Prompt 1 - In the article on the shutdown negotiations, how far along did Hal Rogers say the appropriators were on Friday?
Prompt 2 - Write out the passage of the article on the shutdown negotiations between "House and Senate working" and "early in 2013.", inclusive.
Prompt 3 - Continue the article on the shutdown negotiations from its final sentence.

Document extract -
^^^^^^^^^^^^^^^^
House and Senate working quietly to avoid government shutdown
Washington is facing the threat of three major fiscal disasters in the coming months — but a government shutdown after March 27 might be the least likely of them to occur.
House and Senate appropriators have been working quietly behind the scenes for months to craft 12 compromise annual spending bills to avoid a shutdown that is slated to occur when the current six-month stopgap spending bill expires.
{mosads}So far, this is the bright spot in a gloomy congressional outlook early in 2013.
By contrast, no work has been started to craft bills to avoid a debt default or sudden across-the-board sequester cut in government defense and non-defense spending looming at the end of February.
House Appropriations Committee Chairman Hal Rogers (R-Ky.) said Friday that appropriators are about three-quarters done and negotiations on differences continue.
“We are staying in touch with them,” he said.
“We’ve got most of it worked out,” said Rep. Mike Simpson (R-Idaho), the chairman of the Appropriations Interior and Environment subcommittee.
A Senate Democratic aide concurred that work is far along and will pick up again when the Senate returns Jan 22. Appropriators had been striving to attach an omnibus to the year-end “fiscal cliff” deal, and new Senate Appropriations Chairwoman Barbara Mikulski (D-Md.) is ready to continue the effort.
The negotiations mean that disputes over individual programs and policy riders — such as those on abortion and defunding Obama’s health reform — that have exacerbated government shutdown crises like that in April 2011 are being minimized.
Republicans, meanwhile, have made clear this week that they intend to use the need to raise the $16.4 trillion debt ceiling in the coming weeks to extract long-term spending cuts, such as on entitlements, from President Obama. This raises the prospect that the U.S. could default on its payment obligations, including its Treasury bond interest payments.
^^^^^^^^^^^^^^^^
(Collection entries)
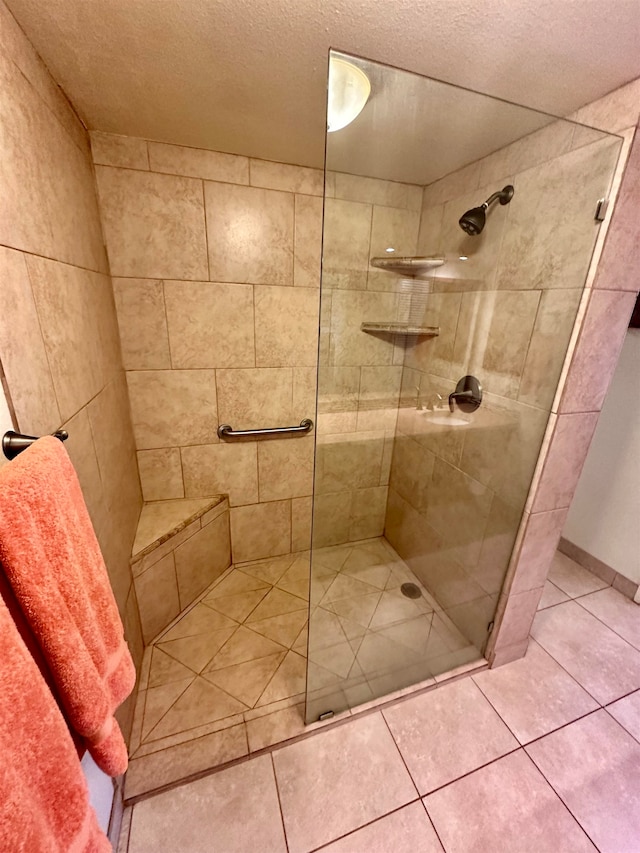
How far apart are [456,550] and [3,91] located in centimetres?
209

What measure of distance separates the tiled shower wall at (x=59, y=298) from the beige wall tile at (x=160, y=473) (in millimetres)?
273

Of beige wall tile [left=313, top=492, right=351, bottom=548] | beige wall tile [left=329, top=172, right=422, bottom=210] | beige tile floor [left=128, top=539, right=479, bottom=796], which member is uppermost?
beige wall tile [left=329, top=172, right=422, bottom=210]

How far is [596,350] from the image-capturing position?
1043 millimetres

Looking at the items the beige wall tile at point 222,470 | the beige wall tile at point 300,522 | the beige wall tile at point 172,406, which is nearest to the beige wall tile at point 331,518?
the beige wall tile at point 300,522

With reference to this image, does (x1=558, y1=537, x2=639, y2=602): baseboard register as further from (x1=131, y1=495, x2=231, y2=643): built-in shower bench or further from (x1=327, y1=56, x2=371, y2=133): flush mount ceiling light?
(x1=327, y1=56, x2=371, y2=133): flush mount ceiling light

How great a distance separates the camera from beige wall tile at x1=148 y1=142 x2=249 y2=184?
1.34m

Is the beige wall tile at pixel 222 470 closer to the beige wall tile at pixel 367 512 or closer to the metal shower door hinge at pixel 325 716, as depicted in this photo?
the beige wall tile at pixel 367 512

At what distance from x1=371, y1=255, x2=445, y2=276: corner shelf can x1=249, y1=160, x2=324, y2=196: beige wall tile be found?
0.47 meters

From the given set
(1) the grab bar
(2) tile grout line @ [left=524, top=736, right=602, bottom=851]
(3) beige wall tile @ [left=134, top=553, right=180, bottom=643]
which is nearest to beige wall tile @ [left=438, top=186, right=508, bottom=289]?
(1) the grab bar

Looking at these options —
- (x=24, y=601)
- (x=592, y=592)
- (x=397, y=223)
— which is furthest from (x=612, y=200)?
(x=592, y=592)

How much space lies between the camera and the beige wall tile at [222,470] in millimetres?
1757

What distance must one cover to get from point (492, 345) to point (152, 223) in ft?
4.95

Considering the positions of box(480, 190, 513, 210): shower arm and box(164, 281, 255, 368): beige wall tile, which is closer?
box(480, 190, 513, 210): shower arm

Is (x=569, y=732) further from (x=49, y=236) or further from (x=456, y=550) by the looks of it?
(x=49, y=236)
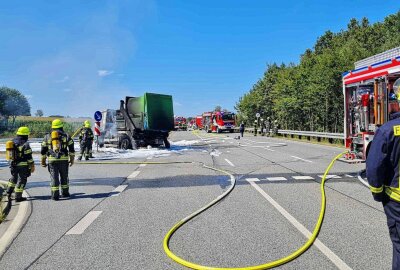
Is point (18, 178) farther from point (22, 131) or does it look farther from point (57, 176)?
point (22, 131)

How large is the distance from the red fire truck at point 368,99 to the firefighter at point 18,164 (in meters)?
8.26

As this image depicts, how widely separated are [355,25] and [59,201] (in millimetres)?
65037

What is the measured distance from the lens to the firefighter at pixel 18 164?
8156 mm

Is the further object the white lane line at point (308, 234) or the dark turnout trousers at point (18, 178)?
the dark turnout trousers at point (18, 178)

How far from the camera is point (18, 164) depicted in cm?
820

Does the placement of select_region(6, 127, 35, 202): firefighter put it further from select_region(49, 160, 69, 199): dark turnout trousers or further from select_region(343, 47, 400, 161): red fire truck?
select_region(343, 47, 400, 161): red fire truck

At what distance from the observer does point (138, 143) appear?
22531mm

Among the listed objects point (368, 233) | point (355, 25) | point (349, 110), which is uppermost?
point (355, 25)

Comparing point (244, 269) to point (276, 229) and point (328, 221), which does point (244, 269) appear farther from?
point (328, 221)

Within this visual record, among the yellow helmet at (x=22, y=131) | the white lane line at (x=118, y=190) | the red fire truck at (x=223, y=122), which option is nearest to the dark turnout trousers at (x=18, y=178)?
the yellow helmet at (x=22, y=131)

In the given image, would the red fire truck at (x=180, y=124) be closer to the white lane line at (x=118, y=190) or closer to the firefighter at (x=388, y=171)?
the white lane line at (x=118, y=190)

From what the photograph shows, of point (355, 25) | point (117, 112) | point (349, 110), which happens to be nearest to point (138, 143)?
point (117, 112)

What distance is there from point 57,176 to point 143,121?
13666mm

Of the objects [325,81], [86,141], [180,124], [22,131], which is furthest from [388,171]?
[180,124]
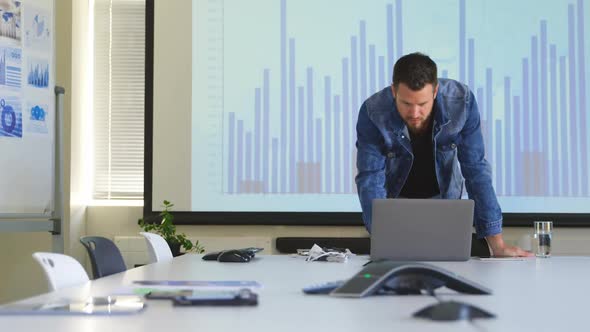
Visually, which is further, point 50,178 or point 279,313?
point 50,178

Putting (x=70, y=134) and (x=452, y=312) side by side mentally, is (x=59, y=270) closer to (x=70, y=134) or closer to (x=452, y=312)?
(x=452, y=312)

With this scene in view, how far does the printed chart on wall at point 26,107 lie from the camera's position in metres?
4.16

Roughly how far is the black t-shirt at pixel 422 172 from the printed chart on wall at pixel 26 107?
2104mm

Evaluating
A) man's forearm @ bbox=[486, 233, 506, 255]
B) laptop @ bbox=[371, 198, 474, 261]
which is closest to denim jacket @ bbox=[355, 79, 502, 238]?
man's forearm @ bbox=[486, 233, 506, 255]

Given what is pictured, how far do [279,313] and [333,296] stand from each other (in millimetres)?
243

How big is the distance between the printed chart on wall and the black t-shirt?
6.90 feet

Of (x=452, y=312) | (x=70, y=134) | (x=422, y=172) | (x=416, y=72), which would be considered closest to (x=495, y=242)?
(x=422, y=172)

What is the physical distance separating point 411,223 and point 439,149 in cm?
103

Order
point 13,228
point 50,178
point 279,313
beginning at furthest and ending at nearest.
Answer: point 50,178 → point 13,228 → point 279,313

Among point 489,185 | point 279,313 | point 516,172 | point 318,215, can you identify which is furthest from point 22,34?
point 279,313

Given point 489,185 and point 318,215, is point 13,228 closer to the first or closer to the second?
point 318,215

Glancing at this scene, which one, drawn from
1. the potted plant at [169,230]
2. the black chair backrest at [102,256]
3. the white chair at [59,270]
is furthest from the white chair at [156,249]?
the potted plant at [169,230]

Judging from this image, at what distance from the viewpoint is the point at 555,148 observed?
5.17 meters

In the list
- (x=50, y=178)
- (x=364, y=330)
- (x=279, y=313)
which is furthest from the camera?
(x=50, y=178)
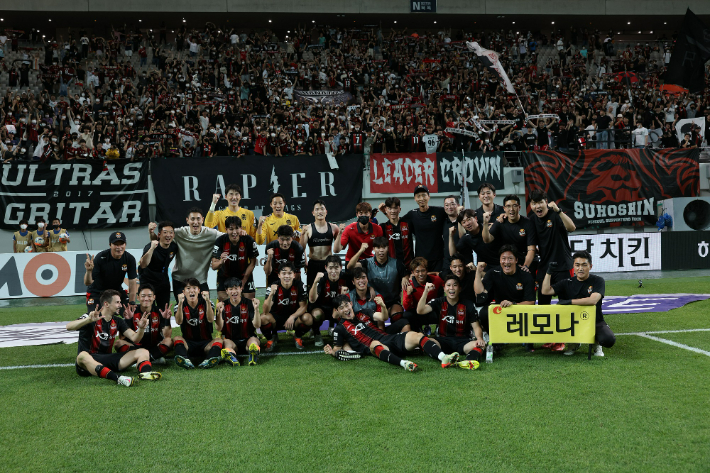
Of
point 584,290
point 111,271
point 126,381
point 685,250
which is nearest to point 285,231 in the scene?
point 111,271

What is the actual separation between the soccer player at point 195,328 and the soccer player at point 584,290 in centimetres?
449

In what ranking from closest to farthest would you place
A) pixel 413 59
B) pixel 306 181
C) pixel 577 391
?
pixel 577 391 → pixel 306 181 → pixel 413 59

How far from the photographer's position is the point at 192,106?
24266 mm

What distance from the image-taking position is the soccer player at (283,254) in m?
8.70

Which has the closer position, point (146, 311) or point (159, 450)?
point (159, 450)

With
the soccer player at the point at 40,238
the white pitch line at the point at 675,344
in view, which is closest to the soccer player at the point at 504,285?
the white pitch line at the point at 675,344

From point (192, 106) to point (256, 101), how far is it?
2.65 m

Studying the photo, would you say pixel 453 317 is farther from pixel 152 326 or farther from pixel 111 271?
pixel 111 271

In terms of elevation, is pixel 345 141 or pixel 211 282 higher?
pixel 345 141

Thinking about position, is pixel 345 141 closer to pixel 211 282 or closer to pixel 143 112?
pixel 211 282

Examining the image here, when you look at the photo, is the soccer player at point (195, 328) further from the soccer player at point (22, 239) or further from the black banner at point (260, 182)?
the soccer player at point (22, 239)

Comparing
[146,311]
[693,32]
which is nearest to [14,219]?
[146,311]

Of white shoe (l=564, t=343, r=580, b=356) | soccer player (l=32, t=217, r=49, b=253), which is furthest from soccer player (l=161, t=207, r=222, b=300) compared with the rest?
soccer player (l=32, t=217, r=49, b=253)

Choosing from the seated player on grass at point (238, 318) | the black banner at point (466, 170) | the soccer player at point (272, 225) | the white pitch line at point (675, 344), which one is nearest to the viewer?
^^^^^^^^^^^^^^^^
Your response 1 - About three-quarters done.

Your response 2 -
House and Senate working quietly to avoid government shutdown
Washington is facing the threat of three major fiscal disasters in the coming months — but a government shutdown after March 27 might be the least likely of them to occur.
House and Senate appropriators have been working quietly behind the scenes for months to craft 12 compromise annual spending bills to avoid a shutdown that is slated to occur when the current six-month stopgap spending bill expires.
{mosads}So far, this is the bright spot in a gloomy congressional outlook early in 2013.

Your response 3 -
The New Year’s Eve fiscal-cliff deal did not fully turn off the $109 billion in automatic sequestration cuts to government agency budgets. A two-month delay was paid for by a combination of spending cuts and revenue increases.
Republicans have said they are done with tax increases, but Obama said the rest of the sequester must be replaced with a combination of cuts and taxes. This raises the possibility the sequester might still take effect.
Appropriators, at this point, are waiting to find out if leaders want to wrap their work into the two other fights, or if those fights involve further cuts to 2013 spending than the current top line.
“We have a lot of moving parts that need to be considered. This is one of the three big converging problems,” Rogers said. “Leadership is going to determine whether it’s part of the larger game plan or not.”
The fiscal-cliff deal lowered the top-line spending number for 2013 by $4 billion and the top-line number for 2014 by $8 billion. These changes will somewhat complicate the remaining work appropriators face.
A sequester deal could involve further cuts to discretionary spending, but the GOP has been focusing much more on entitlements.
The House-passed budget for 2013 was another $15 billion lower in its top-line number.
The major battle is more likely to be over mandatory spending, a category that includes entitlements like Medicaid and food stamps and other authorized spending, such as on farm subsidies.
If that can be worked out, a giant bill wrapping up discretionary spending for 2013 can be put on the floor relatively quickly, appropriations aides say.